Slow Gardening isn’t lazy or passive – it actually involves doing more stuff, carefully selected to be productive without senseless, repetitive chores. By focusing on seasonal rhythms and local conditions, it helps the gardener get more from the garden while better appreciating how leisure time - and energy are spent.
More than mere tips for easy gardening, it’s more about thinking “long haul” and taking it easy. Life has lots of pressures - why include them in the garden?
Some ways of slowing down in the garden:
- Spread out your chores; do a little all alongs instead of overloading weekends.
- Stop planting like farmers, all at once; plant a little at a time when the season and weather are right. Plant raised beds and containers continually all year.
- Develop a long-term, relaxing garden pursuit such as bonsai or topiary, garden photography, growing cutfowers, collecting or hybridizing cultivars of a favorite plant, a manicured but small "hobby" lawn, composting, or beekeeping.
- Garden for all the senses – wind chimes are as important as nice fragrances.
- Right plant, right place - choose pest-resistant plants well-adapted to your local climate and soils, plant them well, and let them grow without being pushed. Try untested new plants in a small area to see how they grow for you.
- Have something in bloom every week, if not every day, of the year. Include plants that bloom in the evening, and notice the moths that visit after dark.
- Carefully select and display sculpture or other garden art, for all-year inspiration. Have local artisans create art or working bits (gates, etc.)
- Grow your own – propagate enough plants for you and friends or neighbors.
- Grow your own fruit. Dry some or make preserves to share with others.
- Lose some of the lawn, making it smaler and neater, with edges and corners easier to mow with less backing up.

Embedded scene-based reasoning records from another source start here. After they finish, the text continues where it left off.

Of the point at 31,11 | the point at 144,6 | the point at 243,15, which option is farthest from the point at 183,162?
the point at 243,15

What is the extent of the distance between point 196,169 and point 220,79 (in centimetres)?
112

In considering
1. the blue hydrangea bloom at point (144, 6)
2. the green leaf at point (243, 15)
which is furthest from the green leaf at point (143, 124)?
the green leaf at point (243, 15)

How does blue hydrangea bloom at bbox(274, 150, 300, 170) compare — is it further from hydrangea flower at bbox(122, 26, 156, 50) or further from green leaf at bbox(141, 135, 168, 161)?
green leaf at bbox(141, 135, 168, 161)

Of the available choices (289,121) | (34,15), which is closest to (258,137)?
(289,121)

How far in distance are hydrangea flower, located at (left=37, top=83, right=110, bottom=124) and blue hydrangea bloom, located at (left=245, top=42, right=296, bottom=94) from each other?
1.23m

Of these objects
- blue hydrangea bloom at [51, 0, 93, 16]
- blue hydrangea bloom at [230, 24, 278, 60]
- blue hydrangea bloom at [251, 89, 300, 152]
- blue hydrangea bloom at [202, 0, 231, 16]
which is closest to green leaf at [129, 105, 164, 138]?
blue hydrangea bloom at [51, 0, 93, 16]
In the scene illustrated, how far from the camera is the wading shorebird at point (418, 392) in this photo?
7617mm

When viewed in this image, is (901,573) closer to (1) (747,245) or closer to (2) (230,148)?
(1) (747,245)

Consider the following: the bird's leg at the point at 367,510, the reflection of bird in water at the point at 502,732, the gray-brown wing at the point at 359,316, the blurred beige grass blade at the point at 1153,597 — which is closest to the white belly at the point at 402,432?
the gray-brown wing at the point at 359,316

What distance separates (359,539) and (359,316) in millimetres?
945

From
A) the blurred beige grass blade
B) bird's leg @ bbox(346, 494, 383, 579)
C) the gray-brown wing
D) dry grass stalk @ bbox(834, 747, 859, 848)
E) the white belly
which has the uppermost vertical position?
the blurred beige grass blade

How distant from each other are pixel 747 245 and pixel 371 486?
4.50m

Lighten up on fertilizers and pesticides, enjoy a few wildflowers. Let a small area become a "meadow" lawn.
- Let some hedges grow informally, instead of keeping everything tightly sheared. Or create a hedgerow with mixed plants and wildlife.
- Design your landscape for people-comfort. Include all-weather seating, dry paving, shade in the summer, and wind protection in the winter.
- Install a fire pit and waterfall, and use them as part-time relief from television.
- When practical, use quiet hand tools over noisy power equipment. Keep digging and cutting tools sharp and efficient.
- Get personal with your weather - use a rain gauge and outdoor thermometer.
- Enjoy and put the sun to work - hang a clothesline, make sun tea.
- Garden to encourage year-round wildlife. Include a well-stocked bird feeder.
- Compost - or just a neat leaf pile, letting it work on its own schedule.
- Take it easy on vacation - visit public botanic gardens, and walk around older neighborhoods to savor what is grown locally by hands-on gardeners.
- Shop at a farmer’s market for in-season, locally-grown produce.
- Take advantage of area garden lectures, seminars, and shows.
- Browse good gardening sites on the Internet. Check out recommended links.
- Ponder the mysteries of the universe in the microcosm of your own back yard.
- Keep a garden journal, including online with digital photographs.
- Share relaxing garden techniques and easy, rewarding plants with children.
Do better. As Steve Bender, senior garden editor for Southern Living magazine says, “Maybe you can’t change the whole world. But by slightly modifying the way you garden, you can change your own back yard. And that’s a start.”